— BEGIN Dataset extract —

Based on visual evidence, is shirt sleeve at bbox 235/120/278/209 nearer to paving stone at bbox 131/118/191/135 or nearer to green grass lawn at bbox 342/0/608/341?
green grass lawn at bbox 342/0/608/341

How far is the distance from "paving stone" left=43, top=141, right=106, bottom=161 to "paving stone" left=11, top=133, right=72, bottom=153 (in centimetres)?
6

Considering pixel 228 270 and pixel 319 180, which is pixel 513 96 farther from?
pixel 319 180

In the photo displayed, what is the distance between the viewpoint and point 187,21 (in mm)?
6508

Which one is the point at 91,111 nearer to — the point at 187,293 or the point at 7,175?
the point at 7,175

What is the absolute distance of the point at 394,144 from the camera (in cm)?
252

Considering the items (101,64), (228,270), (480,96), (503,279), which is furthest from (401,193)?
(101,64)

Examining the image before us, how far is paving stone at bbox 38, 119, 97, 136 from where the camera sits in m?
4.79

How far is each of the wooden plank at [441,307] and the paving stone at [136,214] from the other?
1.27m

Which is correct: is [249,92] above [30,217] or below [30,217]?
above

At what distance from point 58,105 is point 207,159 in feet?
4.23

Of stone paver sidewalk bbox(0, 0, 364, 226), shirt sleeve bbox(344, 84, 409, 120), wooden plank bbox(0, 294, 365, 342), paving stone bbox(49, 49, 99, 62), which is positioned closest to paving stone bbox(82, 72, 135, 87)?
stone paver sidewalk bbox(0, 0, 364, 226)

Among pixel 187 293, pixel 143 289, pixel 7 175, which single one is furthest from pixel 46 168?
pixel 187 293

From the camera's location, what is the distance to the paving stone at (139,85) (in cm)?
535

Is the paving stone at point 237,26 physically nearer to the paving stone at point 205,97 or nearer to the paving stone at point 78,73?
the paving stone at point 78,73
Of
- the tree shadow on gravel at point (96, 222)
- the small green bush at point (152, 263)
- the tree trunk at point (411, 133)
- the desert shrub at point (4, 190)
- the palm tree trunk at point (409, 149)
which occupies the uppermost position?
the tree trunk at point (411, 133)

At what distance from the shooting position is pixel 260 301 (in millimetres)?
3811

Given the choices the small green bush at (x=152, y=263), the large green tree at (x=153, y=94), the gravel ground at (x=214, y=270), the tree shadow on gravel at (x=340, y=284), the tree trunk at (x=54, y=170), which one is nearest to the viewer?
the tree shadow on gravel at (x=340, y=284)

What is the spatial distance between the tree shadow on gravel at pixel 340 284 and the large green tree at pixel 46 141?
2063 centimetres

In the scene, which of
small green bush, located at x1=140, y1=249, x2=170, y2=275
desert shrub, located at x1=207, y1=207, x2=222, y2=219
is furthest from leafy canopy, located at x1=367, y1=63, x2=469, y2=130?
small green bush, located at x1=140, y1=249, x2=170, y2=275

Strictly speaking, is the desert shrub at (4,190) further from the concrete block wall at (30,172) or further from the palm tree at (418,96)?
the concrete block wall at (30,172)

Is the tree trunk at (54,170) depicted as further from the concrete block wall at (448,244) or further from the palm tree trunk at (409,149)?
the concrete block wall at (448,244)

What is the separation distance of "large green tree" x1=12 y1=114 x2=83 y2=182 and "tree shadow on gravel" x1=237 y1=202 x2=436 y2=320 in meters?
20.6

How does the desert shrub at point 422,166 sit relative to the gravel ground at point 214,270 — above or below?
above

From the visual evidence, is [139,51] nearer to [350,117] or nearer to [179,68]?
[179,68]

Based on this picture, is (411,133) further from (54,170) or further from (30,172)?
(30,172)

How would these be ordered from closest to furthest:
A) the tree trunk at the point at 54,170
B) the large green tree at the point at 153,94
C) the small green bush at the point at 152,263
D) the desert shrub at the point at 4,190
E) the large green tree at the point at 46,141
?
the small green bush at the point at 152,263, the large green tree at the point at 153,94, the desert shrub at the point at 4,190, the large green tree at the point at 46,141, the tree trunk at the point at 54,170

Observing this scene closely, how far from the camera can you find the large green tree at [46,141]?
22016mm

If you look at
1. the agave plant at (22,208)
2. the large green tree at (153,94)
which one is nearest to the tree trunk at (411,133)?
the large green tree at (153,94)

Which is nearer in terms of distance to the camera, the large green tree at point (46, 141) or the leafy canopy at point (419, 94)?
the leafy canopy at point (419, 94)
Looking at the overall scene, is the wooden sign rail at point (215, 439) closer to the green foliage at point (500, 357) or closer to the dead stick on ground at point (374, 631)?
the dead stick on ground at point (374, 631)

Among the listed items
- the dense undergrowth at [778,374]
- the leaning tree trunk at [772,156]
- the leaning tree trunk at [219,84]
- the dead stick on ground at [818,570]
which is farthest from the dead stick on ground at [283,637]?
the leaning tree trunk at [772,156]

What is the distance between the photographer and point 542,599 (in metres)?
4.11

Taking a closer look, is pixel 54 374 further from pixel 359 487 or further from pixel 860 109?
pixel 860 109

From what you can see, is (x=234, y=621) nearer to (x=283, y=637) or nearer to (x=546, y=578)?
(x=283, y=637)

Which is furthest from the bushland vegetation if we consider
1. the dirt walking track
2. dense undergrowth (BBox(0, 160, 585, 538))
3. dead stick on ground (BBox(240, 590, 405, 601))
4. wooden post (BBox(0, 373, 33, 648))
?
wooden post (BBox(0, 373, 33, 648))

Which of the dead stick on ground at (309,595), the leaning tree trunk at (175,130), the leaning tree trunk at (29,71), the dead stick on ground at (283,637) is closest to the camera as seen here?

— END Dataset extract —

> Exercise objective: Repeat word for word the part of the entries that begins with the line containing "From what you" and runs through the end of the entries, including both ends.

> Complete answer:
From what you can see, is (x=234, y=621) nearer to (x=283, y=637) or nearer to (x=546, y=578)?
(x=283, y=637)

Which is furthest from the bushland vegetation if we consider
1. the dirt walking track
2. dense undergrowth (BBox(0, 160, 585, 538))
3. dead stick on ground (BBox(240, 590, 405, 601))
4. wooden post (BBox(0, 373, 33, 648))
?
wooden post (BBox(0, 373, 33, 648))

Which of the dead stick on ground at (309,595), the leaning tree trunk at (175,130), the leaning tree trunk at (29,71), the dead stick on ground at (283,637) is closest to the camera as seen here?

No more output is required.